The link between error bars and statistical significance
By Dr. Harvey Motulsky
When you view data in a publication or presentation, you may be tempted to draw conclusions about the statistical significance of differences between group means by looking at whether the error bars overlap. Let's look at two contrasting examples.
What can you conclude when standard error bars do not overlap?
When standard error (SE) bars do not overlap, you cannot be sure that the difference between two means is statistically significant. Even though the error bars do not overlap in experiment 1, the difference is not statistically significant (P=0.09 by unpaired t test). This is also true when you compare proportions with a chi-square test.
What can you conclude when standard error bars do overlap?

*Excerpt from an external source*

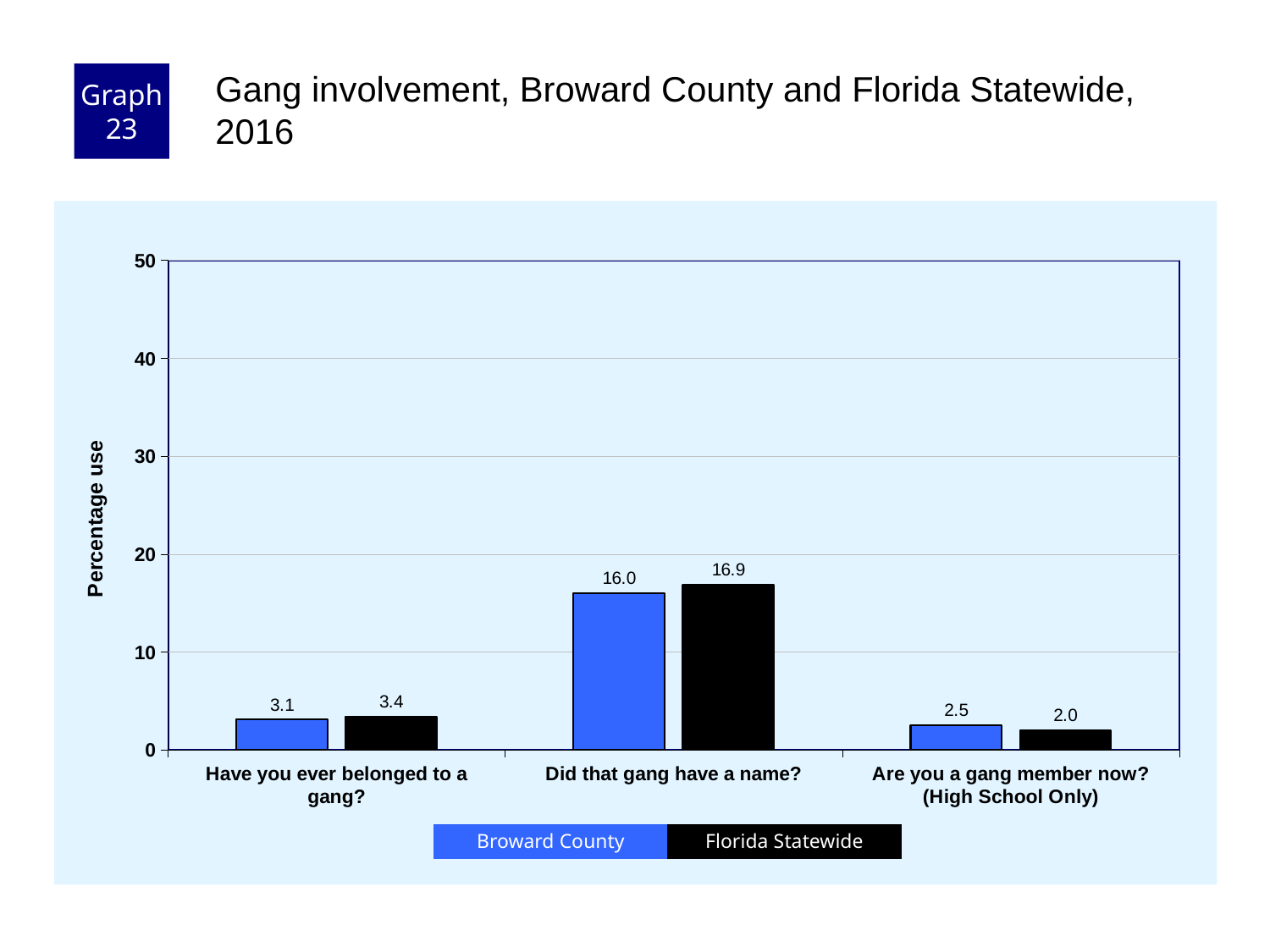
What kind of chart is shown? bar chart Which question has the highest Broward County value? Did that gang have a name? How many series does the legend list? 2 How many questions (categories) are shown on the x axis? 3 Which question has the lowest Florida Statewide value? Are you a gang member now? (High School Only) What is the difference between the Florida Statewide and Broward County values for "Did that gang have a name?"? 0.9 Is the Florida Statewide value for "Did that gang have a name?" greater or less than 20? less What is the label of the y axis? Percentage use What is the Broward County value for "Did that gang have a name?"? 16.0 What is the Florida Statewide value for "Are you a gang member now? (High School Only)"? 2.0 What is the Florida Statewide value for "Have you ever belonged to a gang?"? 3.4 For "Are you a gang member now? (High School Only)", which is larger: Broward County or Florida Statewide? Broward County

No surprises here. When SE bars overlap, (as in experiment 2) you can be sure the difference between the two means is not statistically significant (P>0.05).
What if you are comparing more than two groups?
Post tests following one-way ANOVA account for multiple comparisons, so they yield higher P values than t tests comparing just two groups. So the same rules apply. If two SE error bars overlap, you can be sure that a post test comparing those two groups will find no statistical significance. However if two SE error bars do not overlap, you can't tell whether a post test will, or will not, find a statistically significant difference.
What if the error bars do not represent the SEM?
Error bars that represent the 95% confidence interval (CI) of a mean are wider than SE error bars -- about twice as wide with large sample sizes and even wider with small sample sizes. If 95% CI error bars do not overlap, you can be sure the difference is statistically significant (P < 0.05). However, the converse is not true -- you may or may not have statistical significance when the 95% confidence intervals overlap.
Some graphs and tables show the mean with the standard deviation (SD) rather than the SEM. The SD quantifies variability, but does not account for sample size. To assess statistical significance, you must take into account sample size as well as variability. Therefore, observing whether SD error bars overlap or not tells you nothing about whether the difference is, or is not, statistically significant.
What if the groups were matched and analyzed with a paired t test?
All the comments above assume you are performing an unpaired t test. When you analyze matched data with a paired t test, it doesn't matter how much scatter each group has -- what matters is the consistency of the changes or differences. Whether or not the error bars for each group overlap tells you nothing about the P value of a paired t test.
What if the error bars represent the confidence interval of the difference between means?
This figure depicts two experiments, A and B. In each experiment, control and treatment measurements were obtained. The graph shows the difference between control and treatment for each experiment. A positive number denotes an increase; a negative number denotes a decrease. The error bars show 95% confidence intervals for those differences. (Note that we are not comparing experiment A with experiment B, but rather are asking whether each experiment shows convincing evidence that the treatment has an effect.)
In experiment A, the 95% confidence interval for the difference between the two means does not include zero. Therefore you can conclude that the P value for the comparison must be less than 0.05 and that the difference must be statistically significant (using the traditional 0.05 cutoff). The 95% confidence interval in experiment B includes zero, so the P value must be greater than 0.05, and you can conclude that the difference is not statistically significant.
This rule works for both paired and unpaired t tests. Note that the confidence interval for the difference between the two means is computed very differently for the two tests.
The link between error bars and statistical significance is weaker than many wish to believe. But it is worth remembering that if two SE error bars overlap you can conclude that the difference is not statistically significant, but that the converse is not true.